Noch im Jahr der offiziellen Verlobung bei der Coburger Hochzeit Bruder Ernst Ludwigs mit Cousine Victoria Melita, deren Mutter ebenfalls eine Romanow war, folgte kurz nach dem Tod des Schwiegervaters auf der Krim die von der vorangegangenen Beisetzung überschattete Hochzeit des nunmehrigen Kaisers Nikolaus II. Die zum orthodoxen Glauben konvertierte Alix hieß seitdem „Alexandra Fjodorowna“. Zeugnis der wiederholten Besuche des Zarenpaars in Darmstadt wurde die Russische Kapelle auf der Mathildenhöhe, in der 1903 die orthodoxe Trauung der Battenberg-Cousine Alice mit dem Griechen-Prinzen Andreas gefeiert wurde. Das oft reproduzierte Familienfoto vor dem Neuen Palais zeigt das Zaren-Paar mit seinen vier Töchtern und der Großherzogs-Tochter Elisabeth, dem „Prinzesschen“, das beim anschließenden Jagd-Besuch im polnischen Skierniwice an Typhus starb. Belastungen für die an sich glückliche Ehe des Kaiserpaares brachten das tödliche Attentat auf Schwager „Serge“ beim Aufstand von 1905 und mehr noch die Erkenntnis, dass der im Jahr zuvor geborene, ersehnte Thronfolger Alexej die Bluter-Krankheit der Familie geerbt hatte. Das Ansehen der Zarin litt unter dem Einfluss des als Wunderheiler engagierten „Starez“ Grigori Rasputin. Einem längeren Kur-Aufenthalt in Bad Nauheim, für den 1910 ein „russisches Hoflager“ in der Burg Friedberg eingerichtet wurde, folgte zwei Jahre später ein letzter Sommer-Besuch der Großherzogsfamilie auf der Krim. Im 1914 ausgebrochenen Weltkrieg, den Kaiser Wilhelm II. vergebens durch Vermittlung des Vetters Ernst Ludwig zu verhindern suchte, gewann Kaiserin Alexandra durch den mit ihren Töchtern geleisteten Lazarett-Einsatz neues Ansehen. Nach dem von der Revolution im Frühjahr 1917 erzwungenen Thronverzicht wurde die kaiserliche Familie zunächst in Zarskoje Selo, dann im sibirischen Tobolsk interniert. Erst mehrere Monate nach der Machtübernahme der Bolschewiki und dem im März 1918 geschlossenen Frieden von Brest-Litowsk kam es zur Ermordung der nach Jekaterinburg verlagerten Familie und der in Alapajewsk am Ural inhaftierten, nach Großfürst Sergejs Tod Nonne gewordenen Schwester Ella. Heute erinnert in DA der Alexandraweg auf der Mathildenhöhe an Alix.

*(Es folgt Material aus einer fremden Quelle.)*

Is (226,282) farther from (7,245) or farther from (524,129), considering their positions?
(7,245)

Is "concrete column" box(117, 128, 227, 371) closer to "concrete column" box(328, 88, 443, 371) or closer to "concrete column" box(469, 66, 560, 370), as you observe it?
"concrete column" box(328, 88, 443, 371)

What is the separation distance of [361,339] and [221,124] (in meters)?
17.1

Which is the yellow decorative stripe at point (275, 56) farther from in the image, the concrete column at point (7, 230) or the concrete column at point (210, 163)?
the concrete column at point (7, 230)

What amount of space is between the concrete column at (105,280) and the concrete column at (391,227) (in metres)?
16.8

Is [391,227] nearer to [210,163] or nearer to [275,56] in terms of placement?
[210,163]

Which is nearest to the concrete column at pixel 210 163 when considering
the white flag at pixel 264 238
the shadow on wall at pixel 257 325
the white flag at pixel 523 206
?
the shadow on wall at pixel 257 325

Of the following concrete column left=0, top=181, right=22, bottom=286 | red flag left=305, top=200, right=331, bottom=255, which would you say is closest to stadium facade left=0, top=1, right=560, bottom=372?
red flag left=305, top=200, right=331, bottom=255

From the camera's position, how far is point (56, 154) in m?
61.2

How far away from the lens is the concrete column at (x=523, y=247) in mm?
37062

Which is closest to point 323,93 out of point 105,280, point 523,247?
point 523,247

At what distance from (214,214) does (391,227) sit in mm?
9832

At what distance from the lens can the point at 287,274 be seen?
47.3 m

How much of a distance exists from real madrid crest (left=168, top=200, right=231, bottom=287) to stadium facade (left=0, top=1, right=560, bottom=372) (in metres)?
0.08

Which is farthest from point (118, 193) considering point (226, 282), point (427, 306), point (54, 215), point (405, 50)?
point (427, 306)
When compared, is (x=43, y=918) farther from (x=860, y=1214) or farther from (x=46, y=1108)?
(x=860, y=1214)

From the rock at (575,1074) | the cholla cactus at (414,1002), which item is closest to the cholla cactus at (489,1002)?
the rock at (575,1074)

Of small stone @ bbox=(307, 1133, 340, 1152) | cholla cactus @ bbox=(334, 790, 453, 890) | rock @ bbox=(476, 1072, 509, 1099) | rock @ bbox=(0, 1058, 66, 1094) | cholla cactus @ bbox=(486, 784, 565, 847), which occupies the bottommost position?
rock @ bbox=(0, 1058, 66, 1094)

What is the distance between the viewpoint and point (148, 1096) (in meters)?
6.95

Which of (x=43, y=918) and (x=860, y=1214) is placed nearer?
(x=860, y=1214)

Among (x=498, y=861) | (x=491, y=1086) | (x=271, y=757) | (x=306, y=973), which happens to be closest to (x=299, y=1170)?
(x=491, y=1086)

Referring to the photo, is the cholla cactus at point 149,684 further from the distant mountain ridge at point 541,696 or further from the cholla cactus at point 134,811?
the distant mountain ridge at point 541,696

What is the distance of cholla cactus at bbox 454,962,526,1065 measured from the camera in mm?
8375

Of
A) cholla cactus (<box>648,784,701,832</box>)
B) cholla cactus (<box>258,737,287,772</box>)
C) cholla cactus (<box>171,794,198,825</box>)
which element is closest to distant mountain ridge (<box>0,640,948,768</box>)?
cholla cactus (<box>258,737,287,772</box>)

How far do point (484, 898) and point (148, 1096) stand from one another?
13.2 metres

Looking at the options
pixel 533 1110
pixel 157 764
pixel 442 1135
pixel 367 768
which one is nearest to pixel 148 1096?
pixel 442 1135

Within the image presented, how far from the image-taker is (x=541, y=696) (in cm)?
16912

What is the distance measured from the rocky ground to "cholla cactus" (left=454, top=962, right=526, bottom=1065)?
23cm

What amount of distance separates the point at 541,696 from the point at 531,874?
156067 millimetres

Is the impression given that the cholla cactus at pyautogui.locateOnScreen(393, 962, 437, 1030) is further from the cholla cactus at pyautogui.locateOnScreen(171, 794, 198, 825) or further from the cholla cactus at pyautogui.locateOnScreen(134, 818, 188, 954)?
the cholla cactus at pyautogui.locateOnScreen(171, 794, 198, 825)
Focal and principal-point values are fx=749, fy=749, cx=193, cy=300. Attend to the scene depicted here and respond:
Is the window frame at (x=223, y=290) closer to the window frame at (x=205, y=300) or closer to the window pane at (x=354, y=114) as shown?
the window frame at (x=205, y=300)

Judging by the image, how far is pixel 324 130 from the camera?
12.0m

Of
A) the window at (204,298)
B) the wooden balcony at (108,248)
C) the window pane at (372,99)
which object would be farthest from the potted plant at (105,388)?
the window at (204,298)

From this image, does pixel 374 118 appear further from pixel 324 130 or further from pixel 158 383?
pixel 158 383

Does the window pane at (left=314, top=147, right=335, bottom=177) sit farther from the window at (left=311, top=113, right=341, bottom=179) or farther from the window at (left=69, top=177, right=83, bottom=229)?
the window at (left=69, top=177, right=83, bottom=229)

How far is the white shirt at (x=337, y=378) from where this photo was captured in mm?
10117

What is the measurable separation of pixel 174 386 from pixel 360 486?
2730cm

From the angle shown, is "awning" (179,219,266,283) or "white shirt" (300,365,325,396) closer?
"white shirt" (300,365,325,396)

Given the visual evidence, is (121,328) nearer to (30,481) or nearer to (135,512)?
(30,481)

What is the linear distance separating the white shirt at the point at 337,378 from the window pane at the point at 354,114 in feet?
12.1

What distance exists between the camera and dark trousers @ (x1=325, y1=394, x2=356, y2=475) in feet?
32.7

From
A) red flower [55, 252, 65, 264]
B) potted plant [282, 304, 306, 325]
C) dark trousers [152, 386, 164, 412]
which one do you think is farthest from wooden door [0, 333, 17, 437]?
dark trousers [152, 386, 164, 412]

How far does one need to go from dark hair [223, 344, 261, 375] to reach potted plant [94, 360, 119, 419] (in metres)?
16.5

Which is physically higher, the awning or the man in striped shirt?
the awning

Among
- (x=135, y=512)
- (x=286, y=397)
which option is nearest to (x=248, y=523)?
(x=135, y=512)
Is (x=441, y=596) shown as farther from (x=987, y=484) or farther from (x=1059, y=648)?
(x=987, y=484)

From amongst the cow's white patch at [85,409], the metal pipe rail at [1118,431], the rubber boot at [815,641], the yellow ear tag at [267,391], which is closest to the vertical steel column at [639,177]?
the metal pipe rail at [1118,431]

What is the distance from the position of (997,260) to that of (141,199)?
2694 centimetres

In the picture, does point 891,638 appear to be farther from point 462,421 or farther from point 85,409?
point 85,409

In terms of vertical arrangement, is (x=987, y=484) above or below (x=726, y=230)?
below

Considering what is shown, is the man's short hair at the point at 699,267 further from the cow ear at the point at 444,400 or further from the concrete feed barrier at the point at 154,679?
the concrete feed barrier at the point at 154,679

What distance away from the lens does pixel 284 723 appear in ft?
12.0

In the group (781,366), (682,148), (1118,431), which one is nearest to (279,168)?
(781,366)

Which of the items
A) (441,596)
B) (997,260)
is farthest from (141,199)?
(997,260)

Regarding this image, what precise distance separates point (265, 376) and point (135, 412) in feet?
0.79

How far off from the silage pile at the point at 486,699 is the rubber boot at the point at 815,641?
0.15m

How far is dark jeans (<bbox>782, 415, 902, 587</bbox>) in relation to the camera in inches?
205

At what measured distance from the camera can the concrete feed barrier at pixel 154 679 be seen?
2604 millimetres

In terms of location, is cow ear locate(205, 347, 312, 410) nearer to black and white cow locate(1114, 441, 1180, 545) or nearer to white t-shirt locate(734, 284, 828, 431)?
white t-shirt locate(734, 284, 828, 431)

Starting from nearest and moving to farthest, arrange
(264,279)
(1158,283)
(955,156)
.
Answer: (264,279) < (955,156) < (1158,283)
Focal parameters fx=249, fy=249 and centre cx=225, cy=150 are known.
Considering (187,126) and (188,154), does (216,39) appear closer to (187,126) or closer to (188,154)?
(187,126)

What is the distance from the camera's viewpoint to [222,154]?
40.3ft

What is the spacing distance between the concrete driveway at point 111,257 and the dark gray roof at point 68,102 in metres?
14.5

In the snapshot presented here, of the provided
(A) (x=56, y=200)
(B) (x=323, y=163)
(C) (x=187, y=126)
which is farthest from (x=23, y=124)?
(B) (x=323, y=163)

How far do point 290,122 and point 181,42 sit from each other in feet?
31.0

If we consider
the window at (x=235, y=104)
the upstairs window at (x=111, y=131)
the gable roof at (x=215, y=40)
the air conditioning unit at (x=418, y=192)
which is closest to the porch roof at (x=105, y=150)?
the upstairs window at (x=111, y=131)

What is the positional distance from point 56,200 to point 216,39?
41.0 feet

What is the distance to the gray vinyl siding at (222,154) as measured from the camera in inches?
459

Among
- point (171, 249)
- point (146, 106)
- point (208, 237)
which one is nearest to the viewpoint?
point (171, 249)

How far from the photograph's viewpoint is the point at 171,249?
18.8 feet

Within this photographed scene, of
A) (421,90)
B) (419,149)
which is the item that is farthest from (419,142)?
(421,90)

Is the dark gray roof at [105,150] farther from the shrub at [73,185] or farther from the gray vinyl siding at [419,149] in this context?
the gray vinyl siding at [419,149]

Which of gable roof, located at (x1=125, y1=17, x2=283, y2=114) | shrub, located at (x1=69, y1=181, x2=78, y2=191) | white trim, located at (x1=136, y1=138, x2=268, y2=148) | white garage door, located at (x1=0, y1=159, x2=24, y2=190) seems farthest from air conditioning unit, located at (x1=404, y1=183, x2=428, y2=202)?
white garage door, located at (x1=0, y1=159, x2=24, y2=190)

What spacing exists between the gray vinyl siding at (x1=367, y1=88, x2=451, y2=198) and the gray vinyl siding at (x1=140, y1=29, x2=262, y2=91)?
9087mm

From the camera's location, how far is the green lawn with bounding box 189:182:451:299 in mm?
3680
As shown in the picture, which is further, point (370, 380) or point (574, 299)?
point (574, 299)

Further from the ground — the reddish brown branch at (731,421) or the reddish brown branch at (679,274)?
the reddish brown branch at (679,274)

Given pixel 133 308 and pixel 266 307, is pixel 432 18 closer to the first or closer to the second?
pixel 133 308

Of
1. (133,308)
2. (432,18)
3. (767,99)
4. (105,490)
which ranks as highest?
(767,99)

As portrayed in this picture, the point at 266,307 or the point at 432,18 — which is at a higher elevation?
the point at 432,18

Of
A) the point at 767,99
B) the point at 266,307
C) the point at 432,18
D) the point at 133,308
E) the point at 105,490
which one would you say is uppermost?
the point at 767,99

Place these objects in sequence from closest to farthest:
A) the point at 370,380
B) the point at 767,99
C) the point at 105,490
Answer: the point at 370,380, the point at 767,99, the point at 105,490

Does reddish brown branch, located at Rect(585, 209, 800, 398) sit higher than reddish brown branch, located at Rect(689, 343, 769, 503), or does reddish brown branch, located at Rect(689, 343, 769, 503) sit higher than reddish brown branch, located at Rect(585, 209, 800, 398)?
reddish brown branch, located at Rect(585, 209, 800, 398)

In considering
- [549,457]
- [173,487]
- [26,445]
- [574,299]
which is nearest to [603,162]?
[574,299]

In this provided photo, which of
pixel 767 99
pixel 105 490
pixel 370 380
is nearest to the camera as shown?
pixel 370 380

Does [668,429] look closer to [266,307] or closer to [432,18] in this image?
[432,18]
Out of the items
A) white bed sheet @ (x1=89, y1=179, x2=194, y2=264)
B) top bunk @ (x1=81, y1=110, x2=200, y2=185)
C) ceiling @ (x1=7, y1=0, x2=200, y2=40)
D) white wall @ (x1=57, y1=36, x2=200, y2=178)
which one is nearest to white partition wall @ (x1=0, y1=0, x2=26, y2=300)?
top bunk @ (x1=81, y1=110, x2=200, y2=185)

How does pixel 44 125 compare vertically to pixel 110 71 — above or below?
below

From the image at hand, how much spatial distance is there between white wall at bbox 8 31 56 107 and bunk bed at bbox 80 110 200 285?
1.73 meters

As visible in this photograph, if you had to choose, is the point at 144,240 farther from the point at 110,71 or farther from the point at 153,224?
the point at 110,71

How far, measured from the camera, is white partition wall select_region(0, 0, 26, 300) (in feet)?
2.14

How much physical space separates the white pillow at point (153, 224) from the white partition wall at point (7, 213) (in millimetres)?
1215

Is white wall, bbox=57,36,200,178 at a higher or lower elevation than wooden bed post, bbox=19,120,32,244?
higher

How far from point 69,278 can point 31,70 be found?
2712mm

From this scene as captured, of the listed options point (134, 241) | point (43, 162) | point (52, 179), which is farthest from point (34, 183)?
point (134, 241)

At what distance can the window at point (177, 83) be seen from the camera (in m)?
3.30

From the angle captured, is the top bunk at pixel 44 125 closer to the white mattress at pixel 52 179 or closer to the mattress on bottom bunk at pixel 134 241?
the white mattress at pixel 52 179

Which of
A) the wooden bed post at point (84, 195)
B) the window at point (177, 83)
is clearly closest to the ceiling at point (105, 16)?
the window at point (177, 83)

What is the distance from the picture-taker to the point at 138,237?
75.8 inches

Lit.: Haus Hessen. Biografisches Lexikon, hrsg. von Eckhart G. Franz (Arbeiten der Hessischen Historischen Kommission, NF 34), Darmstadt 2012, HD 93, S. 378-380; Massie, Robert K.: Nikolaus und Alexandra: Die letzten Romanows und das Erbe des zaristischen Russland, Frankfurt/Main 1968 (engl. 1967); Heresch, Elisabeth: Alexandra. Tragik und Ende der letzten Zarin, München 1993; King, Greg: Alexandra. Die letzte Zarin von Russland. Ihr Leben und ihre Zeit, München 1999 (engl. 1994); Erickson, Carolly: Alexandra Romanowa. Die letzte Zarin. Zürich 2005 (engl. 2001); auch: Jena, Detlev: Die Zarinnen Russlands (1547-1918), Graz / Wien / Köln 1999, S. 317-351; Barkowez, Olga / Fedorow, Fjodor / Krylow, Alexander: „Peterhof ist ein Traum …“. Deutsche Prinzessinnen in Russland, Berlin 2001, S. 223-304; Franz, Eckhart G.: Großfürsten und Großherzöge. Darmstadts dynastische Beziehungen zum Zarenhaus. In: Russische Beziehungen zu Wiesbaden und Darmstadt (Schriften des Stadtarchivs Wiesbaden 10), Wiesbaden 2007, S. 11-33; "Die Wahl ist getroffen...", Darmstädter Prinzessinen in St. Petersburg, Schlossmuseum, Darmstadt 2015, S. 60-74.